Here’s an article I’ve added to the positech website today. It’s a few basic tips for people who sell software (like me) and use google analytics to look at their website data:

Hopefully some people might find it useful. maybe one or two of them will check out my games. Who knows? I’ve submitted the article to digg, and you can digg it here if you have a free digg account:

And if you can stumble it in stumbleupon that would be great! I’ve actualyl really come to like stumbleupon. It genuinely does seem to be able to find websites you like, but didn’t know existed. Check it out if you haven’t already.

The future? Casual? Strategy?

I’ve learned a lot from the success of Kudos, from making kudos Rock legend and Kudos 2. Especially Kudos 2. Those 3 games have taught me what polish really means, how to ship a product once it’s finished, rather than when I’ve had enough, and how to make games easy to learn and balanced enough for most players to enjoy right out of the box.

But most of the casual games out there bore me to tears. I want games that make me THINK. Not in a predictable, mechanical way like sudoku. Not just give my eyes some boring seek and find workout such as in the hidden object games. And certainly not in the click-fest time management sense.

I want a game that makes me think creatively. that challenges me to think outside the box, to evolve strategies and plans and tactics.

that’s what I hoped Kudos and Democracy did. Democracy was mroe clearly a strategy game, but Kudos was one too. My next game is all about strategy. Not TACTICS. That’s what most RTS games are about. This one will be about STRATEGY. But it will be (hopefully) as polished and accessible as the casual games.

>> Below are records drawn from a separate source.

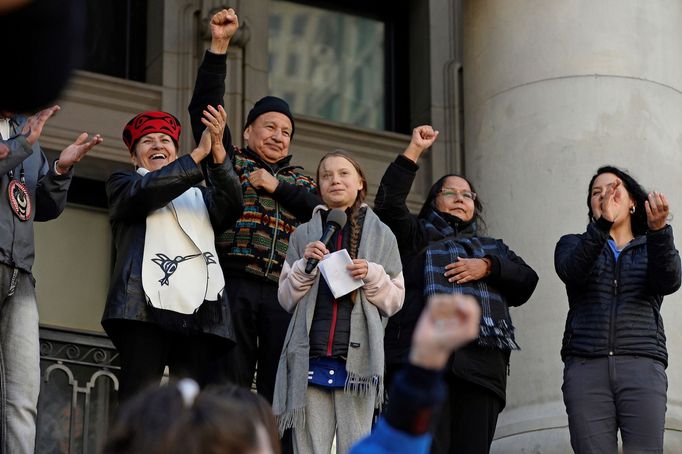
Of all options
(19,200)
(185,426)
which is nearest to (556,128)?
(19,200)

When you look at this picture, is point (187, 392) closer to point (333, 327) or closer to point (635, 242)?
point (333, 327)

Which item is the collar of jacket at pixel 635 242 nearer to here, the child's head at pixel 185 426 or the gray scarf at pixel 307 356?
the gray scarf at pixel 307 356

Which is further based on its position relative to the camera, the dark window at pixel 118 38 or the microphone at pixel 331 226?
the dark window at pixel 118 38

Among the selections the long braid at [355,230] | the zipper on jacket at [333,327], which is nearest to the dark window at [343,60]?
the long braid at [355,230]

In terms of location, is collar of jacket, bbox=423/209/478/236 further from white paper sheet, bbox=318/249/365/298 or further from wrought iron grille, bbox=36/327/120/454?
wrought iron grille, bbox=36/327/120/454

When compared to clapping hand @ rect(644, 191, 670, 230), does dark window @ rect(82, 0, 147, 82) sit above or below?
above

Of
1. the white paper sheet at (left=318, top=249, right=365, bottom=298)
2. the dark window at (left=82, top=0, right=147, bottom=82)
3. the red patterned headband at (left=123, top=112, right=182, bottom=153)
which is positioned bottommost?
the white paper sheet at (left=318, top=249, right=365, bottom=298)

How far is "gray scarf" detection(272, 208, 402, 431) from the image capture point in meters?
7.21

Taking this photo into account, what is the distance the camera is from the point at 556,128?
10797mm

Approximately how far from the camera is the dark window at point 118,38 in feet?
44.5

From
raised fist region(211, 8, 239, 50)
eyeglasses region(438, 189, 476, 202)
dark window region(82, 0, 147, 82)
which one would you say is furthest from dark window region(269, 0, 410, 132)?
raised fist region(211, 8, 239, 50)

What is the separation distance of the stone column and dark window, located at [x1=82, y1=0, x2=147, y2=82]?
12.0 feet

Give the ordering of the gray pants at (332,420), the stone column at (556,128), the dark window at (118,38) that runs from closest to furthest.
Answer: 1. the gray pants at (332,420)
2. the stone column at (556,128)
3. the dark window at (118,38)

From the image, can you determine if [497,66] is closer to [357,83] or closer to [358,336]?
[357,83]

The only emails I don’t reply to (sorry!)

It seems every tenth person with a computer is a composer of music for Video games, who currently has a gap in their schedule and wants to make music for my next game.

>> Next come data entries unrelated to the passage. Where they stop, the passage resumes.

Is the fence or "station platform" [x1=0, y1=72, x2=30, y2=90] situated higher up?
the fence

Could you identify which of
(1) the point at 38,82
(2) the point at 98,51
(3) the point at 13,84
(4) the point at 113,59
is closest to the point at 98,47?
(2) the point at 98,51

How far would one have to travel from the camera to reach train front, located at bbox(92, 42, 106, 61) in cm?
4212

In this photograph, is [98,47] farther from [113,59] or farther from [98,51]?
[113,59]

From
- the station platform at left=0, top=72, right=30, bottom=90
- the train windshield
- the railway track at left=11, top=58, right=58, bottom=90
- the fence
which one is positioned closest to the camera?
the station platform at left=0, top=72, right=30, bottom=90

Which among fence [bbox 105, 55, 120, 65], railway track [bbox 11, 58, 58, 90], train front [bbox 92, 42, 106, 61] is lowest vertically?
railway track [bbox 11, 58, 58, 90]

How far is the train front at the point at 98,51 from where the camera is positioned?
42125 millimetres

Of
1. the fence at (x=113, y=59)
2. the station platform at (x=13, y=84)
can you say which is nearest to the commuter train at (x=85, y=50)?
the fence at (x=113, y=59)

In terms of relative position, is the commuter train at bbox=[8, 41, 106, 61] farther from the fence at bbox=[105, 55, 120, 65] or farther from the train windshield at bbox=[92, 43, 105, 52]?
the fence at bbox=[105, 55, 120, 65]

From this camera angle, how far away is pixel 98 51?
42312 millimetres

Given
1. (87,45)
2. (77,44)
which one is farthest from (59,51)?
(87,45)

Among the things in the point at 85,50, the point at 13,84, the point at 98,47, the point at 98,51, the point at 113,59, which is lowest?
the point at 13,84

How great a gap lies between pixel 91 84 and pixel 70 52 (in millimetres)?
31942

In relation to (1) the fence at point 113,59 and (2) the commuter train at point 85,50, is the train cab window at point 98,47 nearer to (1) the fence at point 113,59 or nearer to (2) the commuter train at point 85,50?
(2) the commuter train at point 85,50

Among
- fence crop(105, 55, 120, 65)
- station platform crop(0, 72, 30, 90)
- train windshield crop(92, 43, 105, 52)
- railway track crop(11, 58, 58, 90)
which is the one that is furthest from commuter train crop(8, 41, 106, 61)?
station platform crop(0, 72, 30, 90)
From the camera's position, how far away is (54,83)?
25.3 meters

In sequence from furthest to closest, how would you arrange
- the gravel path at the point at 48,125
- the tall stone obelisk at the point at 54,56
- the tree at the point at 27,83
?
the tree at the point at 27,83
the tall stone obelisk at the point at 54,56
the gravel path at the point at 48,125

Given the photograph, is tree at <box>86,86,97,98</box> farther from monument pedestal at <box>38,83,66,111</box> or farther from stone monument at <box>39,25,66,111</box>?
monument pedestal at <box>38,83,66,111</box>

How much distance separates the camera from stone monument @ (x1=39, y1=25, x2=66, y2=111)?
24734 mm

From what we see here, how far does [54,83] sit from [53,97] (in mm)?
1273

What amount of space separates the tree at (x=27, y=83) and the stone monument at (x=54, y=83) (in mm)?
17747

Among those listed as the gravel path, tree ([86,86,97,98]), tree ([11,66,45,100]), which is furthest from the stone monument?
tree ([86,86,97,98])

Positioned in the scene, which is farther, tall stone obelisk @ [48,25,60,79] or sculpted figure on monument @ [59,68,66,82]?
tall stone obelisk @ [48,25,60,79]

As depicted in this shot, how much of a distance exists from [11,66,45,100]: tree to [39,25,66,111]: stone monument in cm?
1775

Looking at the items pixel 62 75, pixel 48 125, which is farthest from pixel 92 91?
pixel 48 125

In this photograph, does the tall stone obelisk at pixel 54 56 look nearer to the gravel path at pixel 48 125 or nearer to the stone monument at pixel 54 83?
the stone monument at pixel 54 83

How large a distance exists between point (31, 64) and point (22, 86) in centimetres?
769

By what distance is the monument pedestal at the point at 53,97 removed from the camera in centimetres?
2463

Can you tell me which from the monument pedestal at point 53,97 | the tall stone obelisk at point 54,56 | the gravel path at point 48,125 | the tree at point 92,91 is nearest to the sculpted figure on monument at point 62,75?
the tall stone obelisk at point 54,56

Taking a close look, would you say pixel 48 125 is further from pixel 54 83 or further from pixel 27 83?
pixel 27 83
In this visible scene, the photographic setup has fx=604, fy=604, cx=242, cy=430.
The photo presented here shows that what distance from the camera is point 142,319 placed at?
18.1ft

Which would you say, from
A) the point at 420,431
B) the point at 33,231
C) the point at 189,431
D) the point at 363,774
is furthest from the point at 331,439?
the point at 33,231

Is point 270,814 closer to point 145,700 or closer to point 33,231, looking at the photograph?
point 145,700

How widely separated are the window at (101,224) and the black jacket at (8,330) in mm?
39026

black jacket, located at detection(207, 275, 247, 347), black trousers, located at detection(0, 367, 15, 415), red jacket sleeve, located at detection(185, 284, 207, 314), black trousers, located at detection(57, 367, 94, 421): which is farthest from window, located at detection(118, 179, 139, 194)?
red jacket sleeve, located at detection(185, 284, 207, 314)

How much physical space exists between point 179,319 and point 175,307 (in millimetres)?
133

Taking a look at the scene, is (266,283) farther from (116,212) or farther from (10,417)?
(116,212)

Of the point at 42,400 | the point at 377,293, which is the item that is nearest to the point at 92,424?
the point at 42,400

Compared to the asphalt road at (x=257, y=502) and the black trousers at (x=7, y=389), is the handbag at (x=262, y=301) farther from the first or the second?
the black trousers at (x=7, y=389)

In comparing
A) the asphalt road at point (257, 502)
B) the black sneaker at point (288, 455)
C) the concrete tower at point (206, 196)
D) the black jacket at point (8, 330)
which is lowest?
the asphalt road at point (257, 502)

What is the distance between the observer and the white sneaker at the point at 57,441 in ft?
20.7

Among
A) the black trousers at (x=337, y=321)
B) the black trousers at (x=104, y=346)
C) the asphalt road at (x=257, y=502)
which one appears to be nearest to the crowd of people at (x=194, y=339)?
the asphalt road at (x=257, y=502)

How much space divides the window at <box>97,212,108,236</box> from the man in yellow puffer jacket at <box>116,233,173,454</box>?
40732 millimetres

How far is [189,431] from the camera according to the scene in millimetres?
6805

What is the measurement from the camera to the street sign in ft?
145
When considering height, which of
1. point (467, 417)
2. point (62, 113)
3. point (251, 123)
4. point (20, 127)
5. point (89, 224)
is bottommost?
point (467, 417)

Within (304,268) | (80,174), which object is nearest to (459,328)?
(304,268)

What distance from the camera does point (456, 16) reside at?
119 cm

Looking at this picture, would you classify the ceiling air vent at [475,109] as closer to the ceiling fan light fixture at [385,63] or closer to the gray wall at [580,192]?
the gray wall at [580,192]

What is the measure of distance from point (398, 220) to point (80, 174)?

At least, that is what you might think if you saw my inbox. I’m sure I’m not special, I bet anyone who makes indie games, and who has the budget to actually pay people to make music gets the same number of CV’s and emails sent to them as I do. generally speaking I try to reply to everyone who emails me, regardless what it is about (unless it’s yet more justifications of piracy – I’ve read enough now thanks). However, I confess I don’t reply to unsolicited CV’s from music composers.

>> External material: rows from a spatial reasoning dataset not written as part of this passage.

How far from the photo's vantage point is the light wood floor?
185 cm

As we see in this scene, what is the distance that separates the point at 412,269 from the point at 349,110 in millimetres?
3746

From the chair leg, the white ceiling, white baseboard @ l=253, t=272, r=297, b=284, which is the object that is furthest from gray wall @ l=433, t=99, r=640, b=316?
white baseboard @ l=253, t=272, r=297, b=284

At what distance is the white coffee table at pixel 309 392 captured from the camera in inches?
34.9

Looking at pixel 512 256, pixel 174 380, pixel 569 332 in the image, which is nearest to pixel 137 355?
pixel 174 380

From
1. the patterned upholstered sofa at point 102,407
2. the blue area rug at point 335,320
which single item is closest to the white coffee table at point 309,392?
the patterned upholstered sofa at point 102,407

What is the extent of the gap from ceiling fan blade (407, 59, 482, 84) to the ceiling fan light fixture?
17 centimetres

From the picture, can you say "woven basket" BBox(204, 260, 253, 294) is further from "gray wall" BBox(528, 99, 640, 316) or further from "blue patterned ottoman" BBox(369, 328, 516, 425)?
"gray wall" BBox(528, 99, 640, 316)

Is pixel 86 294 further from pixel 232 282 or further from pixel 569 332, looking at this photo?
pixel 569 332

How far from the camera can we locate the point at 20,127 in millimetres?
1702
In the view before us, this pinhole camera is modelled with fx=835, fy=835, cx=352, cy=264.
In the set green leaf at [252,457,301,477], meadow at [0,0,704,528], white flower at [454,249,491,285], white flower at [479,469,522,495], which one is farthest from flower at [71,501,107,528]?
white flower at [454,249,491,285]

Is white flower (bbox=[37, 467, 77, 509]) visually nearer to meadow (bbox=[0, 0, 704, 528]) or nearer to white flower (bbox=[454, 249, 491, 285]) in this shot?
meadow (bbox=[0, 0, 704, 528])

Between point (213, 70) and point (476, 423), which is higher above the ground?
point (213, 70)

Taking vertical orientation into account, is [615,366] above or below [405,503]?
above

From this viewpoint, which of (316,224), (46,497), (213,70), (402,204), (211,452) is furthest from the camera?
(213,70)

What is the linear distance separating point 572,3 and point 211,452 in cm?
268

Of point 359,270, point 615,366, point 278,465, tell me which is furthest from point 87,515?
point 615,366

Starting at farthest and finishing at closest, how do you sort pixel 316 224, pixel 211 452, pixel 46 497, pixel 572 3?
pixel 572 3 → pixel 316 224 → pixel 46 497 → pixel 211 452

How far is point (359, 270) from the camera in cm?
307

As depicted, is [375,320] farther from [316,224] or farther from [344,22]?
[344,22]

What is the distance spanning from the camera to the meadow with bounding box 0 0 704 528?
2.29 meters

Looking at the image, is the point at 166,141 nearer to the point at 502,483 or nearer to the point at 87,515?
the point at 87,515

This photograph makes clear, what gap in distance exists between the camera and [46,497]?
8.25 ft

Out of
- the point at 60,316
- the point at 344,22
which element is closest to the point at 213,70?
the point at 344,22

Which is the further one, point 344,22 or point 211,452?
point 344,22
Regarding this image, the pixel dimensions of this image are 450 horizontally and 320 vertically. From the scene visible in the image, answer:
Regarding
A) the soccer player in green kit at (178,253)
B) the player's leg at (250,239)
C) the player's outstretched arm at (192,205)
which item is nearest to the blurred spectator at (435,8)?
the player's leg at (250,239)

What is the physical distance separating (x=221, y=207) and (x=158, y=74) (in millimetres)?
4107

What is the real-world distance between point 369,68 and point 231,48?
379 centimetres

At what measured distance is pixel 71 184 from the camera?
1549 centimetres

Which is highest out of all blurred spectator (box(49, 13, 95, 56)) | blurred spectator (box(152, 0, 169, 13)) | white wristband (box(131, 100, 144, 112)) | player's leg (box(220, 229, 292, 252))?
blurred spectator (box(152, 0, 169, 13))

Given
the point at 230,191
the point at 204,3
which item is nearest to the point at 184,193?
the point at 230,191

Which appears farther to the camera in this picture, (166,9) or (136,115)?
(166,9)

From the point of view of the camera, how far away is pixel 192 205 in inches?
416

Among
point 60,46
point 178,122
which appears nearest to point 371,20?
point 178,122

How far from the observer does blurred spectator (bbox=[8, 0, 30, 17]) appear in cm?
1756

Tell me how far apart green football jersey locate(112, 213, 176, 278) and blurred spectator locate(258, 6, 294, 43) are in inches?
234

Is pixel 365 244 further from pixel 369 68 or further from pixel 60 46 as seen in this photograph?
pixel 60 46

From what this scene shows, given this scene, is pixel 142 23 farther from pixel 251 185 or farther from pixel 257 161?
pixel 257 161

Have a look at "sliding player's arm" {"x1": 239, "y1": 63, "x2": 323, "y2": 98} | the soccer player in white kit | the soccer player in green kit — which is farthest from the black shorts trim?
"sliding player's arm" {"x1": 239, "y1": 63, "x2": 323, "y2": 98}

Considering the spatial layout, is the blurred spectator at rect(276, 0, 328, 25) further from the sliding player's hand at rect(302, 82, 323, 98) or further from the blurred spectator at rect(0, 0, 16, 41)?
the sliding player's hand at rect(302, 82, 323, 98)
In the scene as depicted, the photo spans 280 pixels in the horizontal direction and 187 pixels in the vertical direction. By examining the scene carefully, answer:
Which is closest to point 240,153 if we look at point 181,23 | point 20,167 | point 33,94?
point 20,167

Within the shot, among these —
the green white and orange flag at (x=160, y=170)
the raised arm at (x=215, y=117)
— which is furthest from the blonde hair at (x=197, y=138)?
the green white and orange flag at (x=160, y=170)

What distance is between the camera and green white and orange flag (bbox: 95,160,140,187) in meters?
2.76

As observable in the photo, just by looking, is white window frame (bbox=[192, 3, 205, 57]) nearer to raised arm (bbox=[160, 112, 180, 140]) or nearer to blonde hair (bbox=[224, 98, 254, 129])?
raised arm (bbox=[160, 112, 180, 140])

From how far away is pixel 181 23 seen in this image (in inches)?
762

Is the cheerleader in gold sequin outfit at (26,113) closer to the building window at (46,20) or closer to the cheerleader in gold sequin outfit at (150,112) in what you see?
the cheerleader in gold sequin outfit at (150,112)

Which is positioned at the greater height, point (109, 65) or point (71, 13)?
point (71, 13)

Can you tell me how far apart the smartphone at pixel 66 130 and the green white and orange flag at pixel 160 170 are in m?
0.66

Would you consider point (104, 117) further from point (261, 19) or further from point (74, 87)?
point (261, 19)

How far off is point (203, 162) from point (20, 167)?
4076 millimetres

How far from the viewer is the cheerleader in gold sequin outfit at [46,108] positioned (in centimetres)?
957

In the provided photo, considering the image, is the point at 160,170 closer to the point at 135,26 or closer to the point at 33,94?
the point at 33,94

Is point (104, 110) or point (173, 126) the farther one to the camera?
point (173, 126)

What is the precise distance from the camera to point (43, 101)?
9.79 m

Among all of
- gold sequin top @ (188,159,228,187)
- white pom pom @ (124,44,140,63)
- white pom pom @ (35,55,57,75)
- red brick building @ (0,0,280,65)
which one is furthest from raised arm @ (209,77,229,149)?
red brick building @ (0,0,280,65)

Partly this is because there is such a glut of them right now that I know I’ll never have a problem finding one when I need one, and partly because the guy I used for my last two games does exactly the sort of music I’ll need for my next one, so the chances of me needing a new composer in the near future are pretty much zero.

So if you are reading this at music college and hoping to make your fortune in the games industry doing music for games, trust me, get a different plan, because there are WAY too many people out there trying to do that right now. Learn C++ instead :D.